» DATA IN THIS EXERCISE
◇ ◇ ◇ ◇

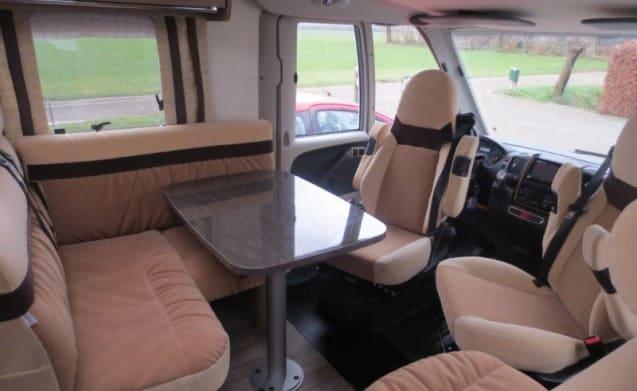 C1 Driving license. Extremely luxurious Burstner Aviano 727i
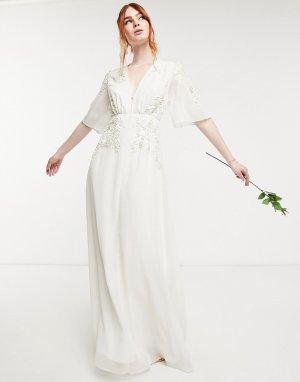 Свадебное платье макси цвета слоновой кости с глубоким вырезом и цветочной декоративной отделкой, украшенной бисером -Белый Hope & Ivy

◇ ◇ ◇ ◇

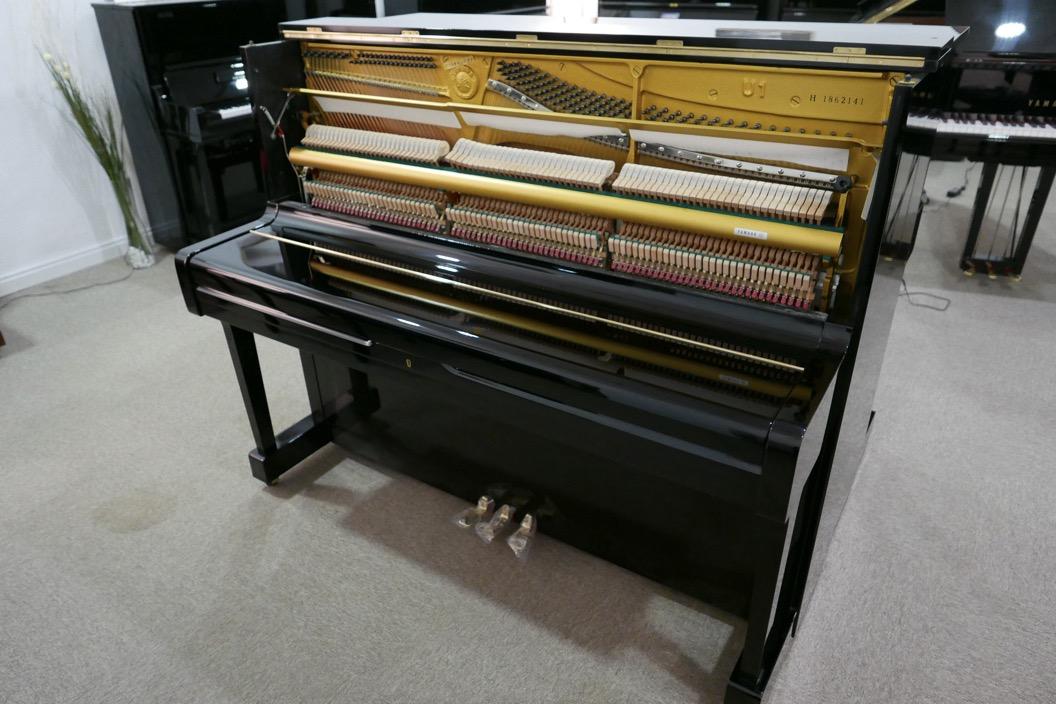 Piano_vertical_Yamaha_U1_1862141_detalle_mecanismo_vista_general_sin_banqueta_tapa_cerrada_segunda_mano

◇ ◇ ◇ ◇

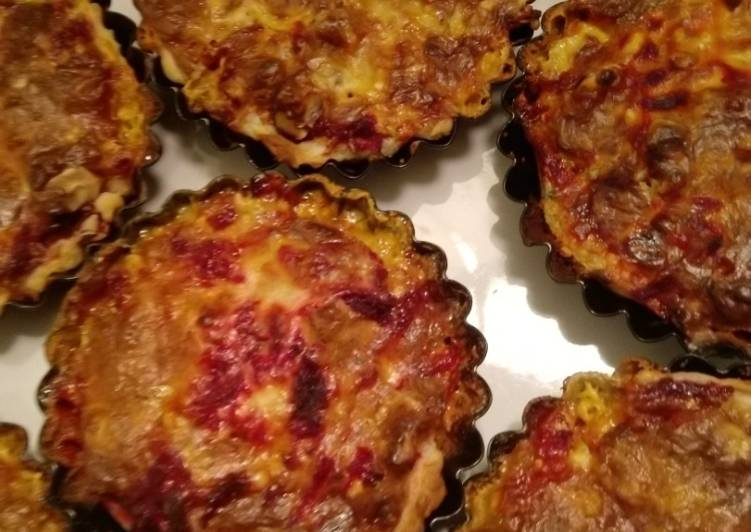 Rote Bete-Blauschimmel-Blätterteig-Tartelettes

◇ ◇ ◇ ◇

» REQUIREMENT
Given the entries above, transcribe exactly the lines from the one holding "C1 Driving license." through the one holding "Свадебное платье макси"; pictures do not belong in the transcription.

» EXPECTED ANSWER
 C1 Driving license. Extremely luxurious Burstner Aviano 727i
 Свадебное платье макси цвета слоновой кости с глубоким вырезом и цветочной декоративной отделкой, украшенной бисером -Белый Hope & Ivy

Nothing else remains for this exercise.